Wie bringt man Strateg:innen, Ärzt:innen, Veranstalter:innen und Kommunikationsprofis in nur 20 Minuten miteinander ins Gespräch? Diese Frage stand am Anfang der Konzeption eines interaktiven Formats beim zweiten expopartner SUMMER TALK am 25.06.2026 in Berlin.
Das Format war Teil der „Experience Corners & Live-Labs“: An drei interaktiven Stationen wurden Themen rund um Entscheidung, Erlebnis und Wirkung diskutiert und praktisch weitergedacht. Die Station von expopartner, um die es hier geht, stellte eine Frage in den Raum: Wo liegt der größte Hebel, damit ein Kongressauftritt seinen vollen Wert entfaltet?
Das Format entstand in einem iterativen Prozess, in dem Kolleginnen und Kollegen aus Innenarchitektur, Kommunikationsdesign, Eventmanagement und Marketing zusammenarbeiteten. Im Mittelpunkt stand die Frage, wie sich ein offenes, kollaboratives Format schaffen lässt. Ein Format, das alle sofort gleichwertig einbindet, ohne viel Erklärung zu brauchen.
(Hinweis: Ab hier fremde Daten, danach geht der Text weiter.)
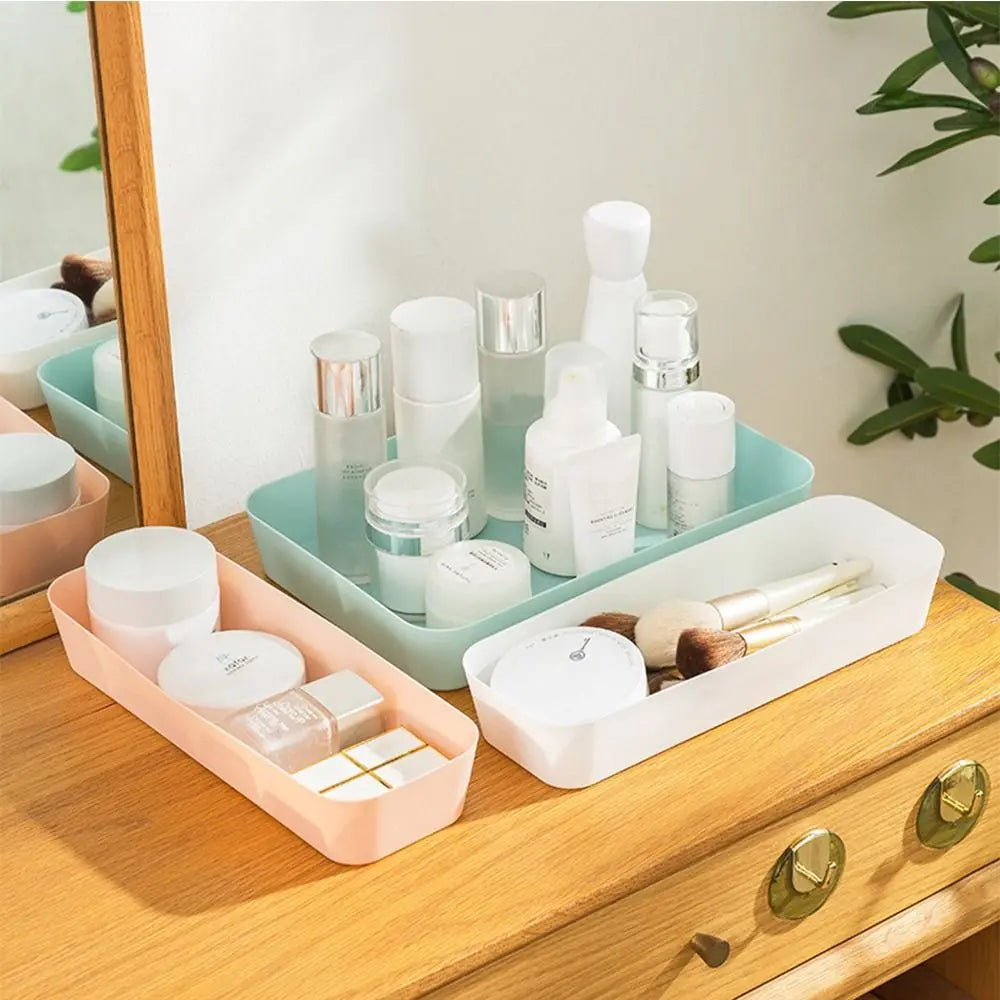 Plastic Desktop Storage Box Stackable Large Capacity Drawer Divider Storage Box Solid Color Documents File Organizer Home Office
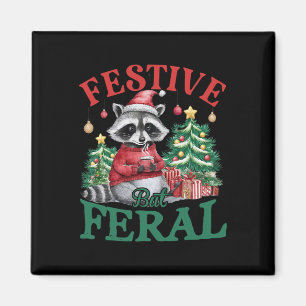 Imã Guaxinim Feral Festivo Animal Papai Noel Natal X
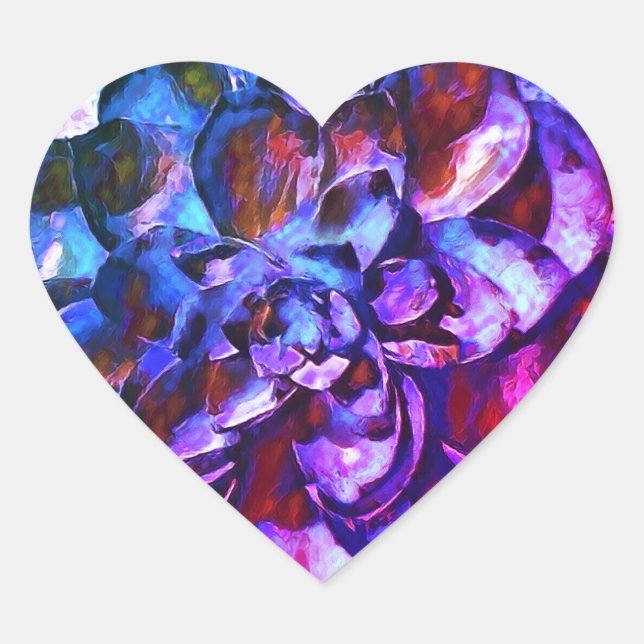Sticker de coeur de fleurs violettes et saphir (Devant)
Jede teilnehmende Person erhielt eine schöne Holztruhe, die acht farbige Spielfiguren enthielt. Die Farbe markierte nicht eine Gruppe, sondern eine individuelle Perspektive sichtbar für alle am Tisch. Kaschierte Holzzylinder repräsentierten die acht Kategorien, ergänzt durch Icons auf einem Poster, das als Orientierungshilfe diente.
Es gab kein Regelwerk, kein vorgegebenes Ergebnis. Die Figuren konnten jederzeit versetzt, neu bewertet oder gar nicht gesetzt werden. Was entstand, waren Sichtweisen – keine Entscheidungen. Und genau diese Offenheit ließ spontane Diskussionen zu, die direkter und schneller in Gang kamen als in klassischen Workshop-Formaten.
Das Format bezog alle Teilnehmenden von Beginn an gleichermaßen ein. Die Runde war bewusst gemischt zusammengesetzt – Vertreterinnen und Vertreter aus Pharmaunternehmen, medizinischen Fachgesellschaften, Kongressmanagement, Kommunikationsagenturen, Wissenschaft und Technologie. Entsprechend vielfältig fielen die Positionierungen aus: Themenschwerpunkte zeichneten sich ab, Polarisierungen wurden sichtbar und die Gespräche abwechslungsreich.
Der Tisch war dabei weniger Mittelpunkt als Initiator. Die eigentlichen Dialoge entstanden zwischen den Menschen und fanden im Networking-Teil des Abends ihre Fortsetzung.
Die Gesprächsbereitschaft stieg spürbar, nachdem die Figuren auf dem Tisch standen. Positionen und Erwartungen wurden in kürzester Zeit sichtbar, ohne dass jemand explizit danach gefragt werden musste. Sichtweisen traten klarer hervor und gaben dem Austausch Richtung.
Damit leistete das Format genau das, wofür der expopartner SUMMER TALK steht: Menschen zusammenbringen, Perspektiven sichtbar machen. Networking nicht als Programmpunkt, sondern als echtes Erlebnis gestalten.